As I stated in one of my earlier posts, when "community rating" or "price controls" are forced on an insurance company, they will eventually be forced to leave the market. We can't blame the insurance company for that....It is the government legislation and mandates that drive them out of business.

The problem with this argument is that these "bad" state laws and regulations apply to all other insurance companies who issue Individual Insurance policies, not just MOH. So that means anyone who buys an Individual Insurance policy faces the risk that their carrier will choose to go the same route as MOH. How can one ever have "peace of mind" living under that threat?
 
Well,

FIRE'd@51 said:
The problem with this argument is that these "bad" state laws and regulations apply to all other insurance companies who issue Individual Insurance policies, not just MOH. So that means anyone who buys an Individual Insurance policy faces the risk that their carrier will choose to go the same route as MOH. How can one ever have "peace of mind" living under that threat?

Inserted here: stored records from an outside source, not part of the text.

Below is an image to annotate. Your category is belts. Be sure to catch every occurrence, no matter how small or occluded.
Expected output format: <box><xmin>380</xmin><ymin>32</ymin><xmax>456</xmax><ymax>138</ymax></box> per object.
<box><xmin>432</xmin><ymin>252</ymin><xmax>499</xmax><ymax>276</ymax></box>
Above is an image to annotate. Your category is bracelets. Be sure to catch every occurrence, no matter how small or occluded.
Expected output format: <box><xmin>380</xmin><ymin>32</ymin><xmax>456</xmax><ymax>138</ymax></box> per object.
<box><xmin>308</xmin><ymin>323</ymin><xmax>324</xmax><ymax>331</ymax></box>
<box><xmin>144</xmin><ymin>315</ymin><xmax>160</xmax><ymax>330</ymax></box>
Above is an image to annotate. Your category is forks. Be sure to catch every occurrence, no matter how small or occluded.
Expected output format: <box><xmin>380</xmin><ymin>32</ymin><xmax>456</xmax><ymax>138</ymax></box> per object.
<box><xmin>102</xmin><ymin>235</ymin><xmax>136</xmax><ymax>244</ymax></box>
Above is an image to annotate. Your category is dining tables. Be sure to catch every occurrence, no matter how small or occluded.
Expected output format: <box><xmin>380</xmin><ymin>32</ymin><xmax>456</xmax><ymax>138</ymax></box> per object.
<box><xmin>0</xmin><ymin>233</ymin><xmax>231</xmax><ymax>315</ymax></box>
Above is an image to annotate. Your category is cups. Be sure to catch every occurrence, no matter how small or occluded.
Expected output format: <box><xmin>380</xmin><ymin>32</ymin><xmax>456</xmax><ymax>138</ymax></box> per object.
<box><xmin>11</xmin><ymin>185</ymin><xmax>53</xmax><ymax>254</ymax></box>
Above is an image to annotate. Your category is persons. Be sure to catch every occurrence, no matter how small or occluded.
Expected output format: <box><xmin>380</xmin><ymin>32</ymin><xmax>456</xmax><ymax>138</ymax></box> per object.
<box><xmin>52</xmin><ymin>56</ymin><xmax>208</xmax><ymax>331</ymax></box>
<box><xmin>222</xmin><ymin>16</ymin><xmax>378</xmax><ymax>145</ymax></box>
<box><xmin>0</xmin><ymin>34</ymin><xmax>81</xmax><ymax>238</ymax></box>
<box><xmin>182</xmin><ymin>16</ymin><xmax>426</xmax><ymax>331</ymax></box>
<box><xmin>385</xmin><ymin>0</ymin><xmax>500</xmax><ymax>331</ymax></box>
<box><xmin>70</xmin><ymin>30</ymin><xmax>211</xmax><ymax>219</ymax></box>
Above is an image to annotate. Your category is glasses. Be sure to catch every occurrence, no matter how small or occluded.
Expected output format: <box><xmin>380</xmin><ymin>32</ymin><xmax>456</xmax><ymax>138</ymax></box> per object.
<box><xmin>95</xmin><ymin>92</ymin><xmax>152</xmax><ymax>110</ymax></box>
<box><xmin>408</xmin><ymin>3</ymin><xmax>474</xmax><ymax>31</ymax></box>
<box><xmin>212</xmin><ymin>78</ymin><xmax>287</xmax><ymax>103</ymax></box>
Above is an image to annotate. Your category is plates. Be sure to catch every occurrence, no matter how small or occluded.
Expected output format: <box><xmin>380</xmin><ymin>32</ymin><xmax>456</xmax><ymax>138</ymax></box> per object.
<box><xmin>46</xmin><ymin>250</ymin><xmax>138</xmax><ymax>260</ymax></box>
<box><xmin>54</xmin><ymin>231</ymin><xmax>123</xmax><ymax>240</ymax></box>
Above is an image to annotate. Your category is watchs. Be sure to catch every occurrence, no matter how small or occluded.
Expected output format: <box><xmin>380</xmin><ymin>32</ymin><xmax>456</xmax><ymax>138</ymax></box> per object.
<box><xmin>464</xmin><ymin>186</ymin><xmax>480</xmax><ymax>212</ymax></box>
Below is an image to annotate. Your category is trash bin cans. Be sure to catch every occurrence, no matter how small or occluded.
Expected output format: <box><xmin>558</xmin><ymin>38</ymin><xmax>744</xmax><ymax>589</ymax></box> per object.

Point taken! I guess you can't! I guess my biggest point here is that people are so quick to blame the "evil" insurance companies for leaving the market, when in all actuality, they would have stayed in the market if they could continue to be profitable. Too much regulation forces mandates on these carriers that makes it unprofitable to continue to do business, yet we blame the insurance company for leaving when we should be blaming the legislators for irresponsible legislation. Would you continue to invest in an investment that causes you to lose money just for the common good?

The only thing we can do is encourage our legislators to stay away from "community rating" and/or "price controls", and the the problem won't occur in the first place! I mean, the very problem this legislation is supposed to solve eventually hurts more people than it helps! The short-sightedness always amazes me.